Changing stroke rehab and research worldwide now.Time is Brain! trillions and trillions of neurons that DIE each day because there are NO effective hyperacute therapies besides tPA(only 12% effective). I have 523 posts on hyperacute therapy, enough for researchers to spend decades proving them out. These are my personal ideas and blog on stroke rehabilitation and stroke research. Do not attempt any of these without checking with your medical provider. Unless you join me in agitating, when you need these therapies they won't be there.

What this blog is for:

My blog is not to help survivors recover, it is to have the 10 million yearly stroke survivors light fires underneath their doctors, stroke hospitals and stroke researchers to get stroke solved. 100% recovery. The stroke medical world is completely failing at that goal, they don't even have it as a goal. Shortly after getting out of the hospital and getting NO information on the process or protocols of stroke rehabilitation and recovery I started searching on the internet and found that no other survivor received useful information. This is an attempt to cover all stroke rehabilitation information that should be readily available to survivors so they can talk with informed knowledge to their medical staff. It lays out what needs to be done to get stroke survivors closer to 100% recovery. It's quite disgusting that this information is not available from every stroke association and doctors group.

Monday, October 31, 2011

Nitric oxide-induced calcium release via ryanodine receptors regulates neuronal function

A couple of interesting concepts here, NO, nitric oxide needed for synaptic plasticity, useful for neuroplasticity(I think). A suggestion NO is involved in NO-induced neuronal cell death. Hey, more research needed. Should NO be a hyperacute therapy or not?
http://www.nature.com/emboj/journal/vaop/ncurrent/full/emboj2011386a.html

Sho Kakizawa, Toshiko Yamazawa, Yili Chen, Akihiro Ito, Takashi Murayama, Hideto Oyamada, Nagomi Kurebayashi, Osamu Sato, Masahiko Watanabe, Nozomu Mori, Katsuji Oguchi, Takashi Sakurai, Hiroshi Takeshima, Nobuhito Saito and Masamitsu Iino

Mobilization of intracellular Ca2+ stores regulates a multitude of cellular functions, but the role of intracellular Ca2+ release via the ryanodine receptor (RyR) in the brain remains incompletely understood. We found that nitric oxide (NO) directly activates RyRs, which induce Ca2+ release from intracellular stores of central neurons, and thereby promote prolonged Ca2+ signalling in the brain. Reversible S-nitrosylation of type 1 RyR (RyR1) triggers this Ca2+ release. NO-induced Ca2+ release (NICR) is evoked by type 1 NO synthase-dependent NO production during neural firing, and is essential for cerebellar synaptic plasticity. NO production has also been implicated in pathological conditions including ischaemic brain injury, and our results suggest that NICR is involved in NO-induced neuronal cell death. These findings suggest that NICR via RyR1 plays a regulatory role in the physiological and pathophysiological functions of the brain.

Parts of the exercise:
1) Reproduce the blog post from "Changing stroke rehab" to "won't be there.".
2) Does the blog post agree with each of these statements? Answer yes or no for each, and quote the words from the blog post that decide it. (a) tPA is described as only 12% effective. (b) NO production is linked to ischaemic brain injury. (c) The blog's stated purpose is to help survivors recover.

Records supplied:
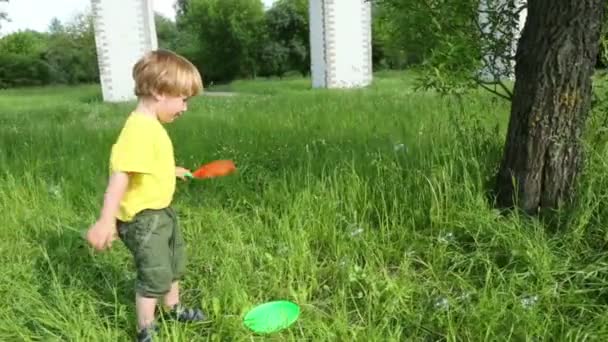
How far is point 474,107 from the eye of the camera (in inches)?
165

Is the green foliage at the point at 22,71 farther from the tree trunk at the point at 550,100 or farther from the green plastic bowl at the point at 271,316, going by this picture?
the tree trunk at the point at 550,100

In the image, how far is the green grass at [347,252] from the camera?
194cm

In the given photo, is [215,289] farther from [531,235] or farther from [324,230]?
[531,235]

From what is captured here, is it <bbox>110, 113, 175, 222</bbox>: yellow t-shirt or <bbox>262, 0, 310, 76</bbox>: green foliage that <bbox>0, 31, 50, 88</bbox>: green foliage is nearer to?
<bbox>262, 0, 310, 76</bbox>: green foliage

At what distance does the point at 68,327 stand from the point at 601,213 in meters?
2.38

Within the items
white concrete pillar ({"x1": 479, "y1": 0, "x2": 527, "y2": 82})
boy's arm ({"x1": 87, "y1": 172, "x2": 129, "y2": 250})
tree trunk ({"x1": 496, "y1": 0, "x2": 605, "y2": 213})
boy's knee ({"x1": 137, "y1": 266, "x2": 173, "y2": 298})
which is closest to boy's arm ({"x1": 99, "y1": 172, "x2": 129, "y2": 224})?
boy's arm ({"x1": 87, "y1": 172, "x2": 129, "y2": 250})

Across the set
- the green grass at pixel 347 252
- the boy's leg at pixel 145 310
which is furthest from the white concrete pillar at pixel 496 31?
the boy's leg at pixel 145 310

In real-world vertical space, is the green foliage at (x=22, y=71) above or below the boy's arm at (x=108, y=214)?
above

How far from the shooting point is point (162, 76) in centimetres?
194

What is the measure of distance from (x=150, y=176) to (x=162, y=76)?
15.3 inches

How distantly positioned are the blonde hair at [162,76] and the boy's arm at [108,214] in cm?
35

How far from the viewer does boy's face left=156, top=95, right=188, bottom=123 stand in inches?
78.9

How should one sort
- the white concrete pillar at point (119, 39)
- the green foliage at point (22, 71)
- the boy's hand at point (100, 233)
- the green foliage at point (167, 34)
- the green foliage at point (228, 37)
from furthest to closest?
the green foliage at point (167, 34)
the green foliage at point (22, 71)
the green foliage at point (228, 37)
the white concrete pillar at point (119, 39)
the boy's hand at point (100, 233)

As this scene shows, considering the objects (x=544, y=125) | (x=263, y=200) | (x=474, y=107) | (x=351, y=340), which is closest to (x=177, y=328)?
(x=351, y=340)
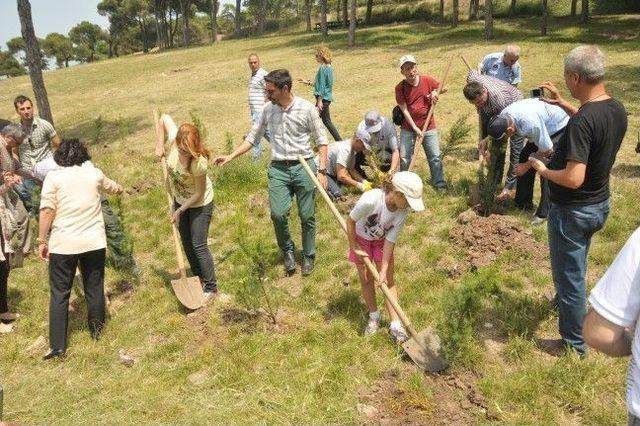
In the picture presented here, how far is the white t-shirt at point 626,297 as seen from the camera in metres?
1.56

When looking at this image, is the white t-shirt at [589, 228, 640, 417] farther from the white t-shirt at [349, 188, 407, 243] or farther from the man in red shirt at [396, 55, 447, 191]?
the man in red shirt at [396, 55, 447, 191]

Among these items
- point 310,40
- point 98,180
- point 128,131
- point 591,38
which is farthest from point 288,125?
point 310,40

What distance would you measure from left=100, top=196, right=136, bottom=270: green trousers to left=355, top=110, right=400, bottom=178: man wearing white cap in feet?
10.3

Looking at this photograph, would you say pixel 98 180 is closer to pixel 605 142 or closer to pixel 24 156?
pixel 24 156

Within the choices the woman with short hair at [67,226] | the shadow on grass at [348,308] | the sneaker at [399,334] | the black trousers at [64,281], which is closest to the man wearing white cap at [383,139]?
the shadow on grass at [348,308]

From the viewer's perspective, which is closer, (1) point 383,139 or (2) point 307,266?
(2) point 307,266

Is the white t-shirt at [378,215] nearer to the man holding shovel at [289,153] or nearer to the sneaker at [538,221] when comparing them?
the man holding shovel at [289,153]

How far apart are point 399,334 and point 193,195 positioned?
2345 millimetres

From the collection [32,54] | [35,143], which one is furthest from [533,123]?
[32,54]

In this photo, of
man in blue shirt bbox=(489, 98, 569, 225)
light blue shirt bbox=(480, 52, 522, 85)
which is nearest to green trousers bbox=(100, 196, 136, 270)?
man in blue shirt bbox=(489, 98, 569, 225)

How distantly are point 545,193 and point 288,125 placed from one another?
3.10m

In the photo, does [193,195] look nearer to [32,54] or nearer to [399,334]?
[399,334]

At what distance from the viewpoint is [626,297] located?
158 centimetres

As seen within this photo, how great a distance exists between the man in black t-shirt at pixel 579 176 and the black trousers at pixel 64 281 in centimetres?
378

Results for the exercise:
1)
Changing stroke rehab and research worldwide now.Time is Brain! trillions and trillions of neurons that DIE each day because there are NO effective hyperacute therapies besides tPA(only 12% effective). I have 523 posts on hyperacute therapy, enough for researchers to spend decades proving them out. These are my personal ideas and blog on stroke rehabilitation and stroke research. Do not attempt any of these without checking with your medical provider. Unless you join me in agitating, when you need these therapies they won't be there.

2)
(a) Yes: "besides tPA(only 12% effective)"
(b) Yes: "NO production has also been implicated in pathological conditions including ischaemic brain injury"
(c) No: "My blog is not to help survivors recover"